Is there an early stage of development that creates psychosis?

This question comes from the difference between paranoid personality disorder and paranoid schizophrenia.

I've worked with a few people with paranoid personality disorder who have shown fantasies of 'imminent war'. There is a sense that at any moment a war or battle can break out in which there will be a number of enemies, explosions, and danger from both people and the immediate environment.

In these individuals, there is a grandiosity that comes from identifying with the parental imago (i.e. the expectation of the imminent war is a projective identification from the self imago that is projected into the people and environment around them). However, even though this is an early imago and it's possible that this defense could give them a psychotic like break from reality, they show higher levels of functioning too. In a mechanistic, "tube" conception of libido, I thought that the defense would take energy away from higher functioning, and it might, in some degree, but there is still a huge difference between paranoid schizophrenia and paranoid personality disorder.

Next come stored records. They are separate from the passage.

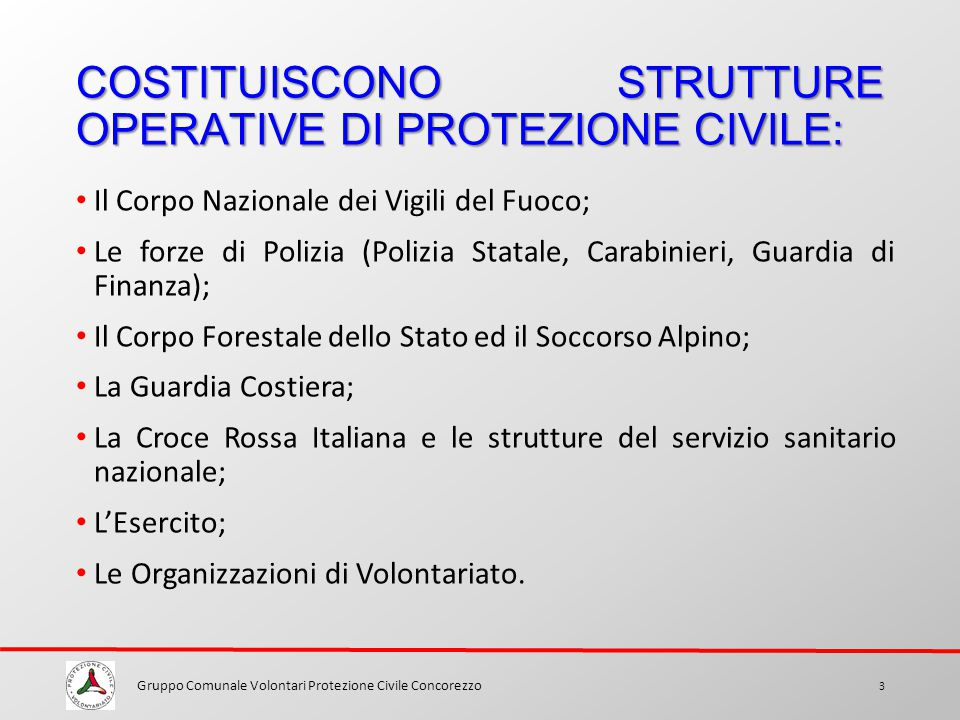 COSTITUISCONO STRUTTURE OPERATIVE DI PROTEZIONE CIVILE: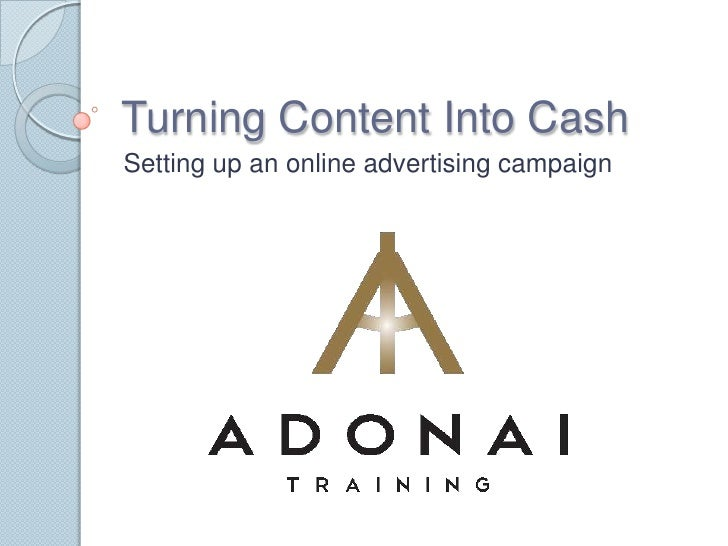 Turning Content Into Cash<br />Setting up an online advertising campaign<br />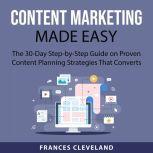 Content Marketing Made Easy The 30-Day Step-by-Step Guide on Proven Content Planning Strategies That Converts, Frances Cleveland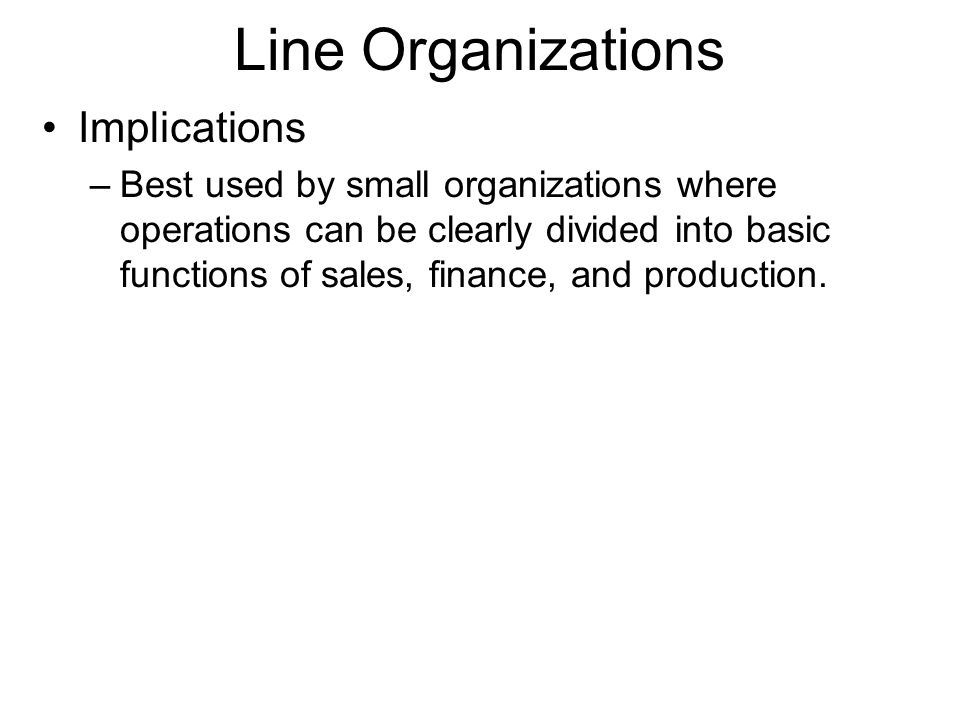 Line Organizations Implications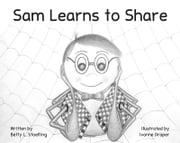 Sam Learns to Share - The Joy of Giving and the Dignity of Receiving ebook by Betty Stoelting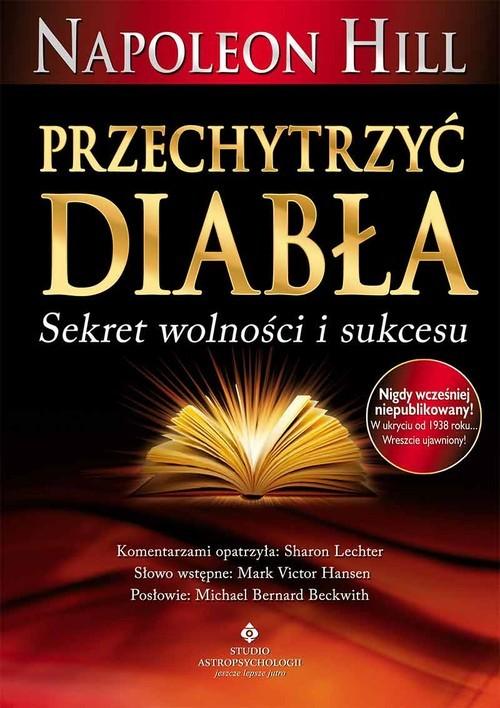 okładka Przechytrzyć diabła Sekret wolności i sukcesu, Książka | Napoleon Hill
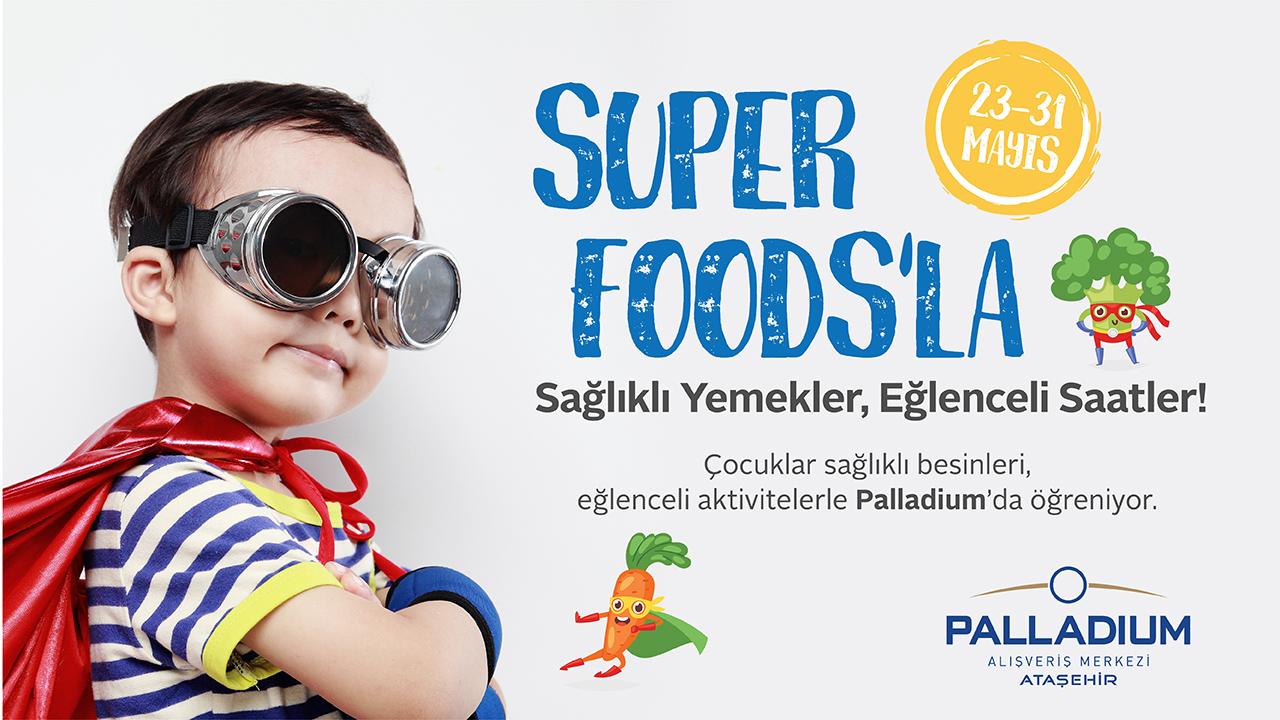 SUPER FOODS etkinliği Palladium'da devam ediyor!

This difference is most clearly stated in the fact that those with paranoid personality disorder are still working, in relationships, and more attached to the social body. This means that they haven't regressed from functioning at higher levels.

The question here is whether regression from higher levels is an operation that is part of an attack on the level, from some mechanism formed in the level itself, or if there is some earlier defense (maybe something like scotimization) that is part of an early level that is required to regress from higher levels.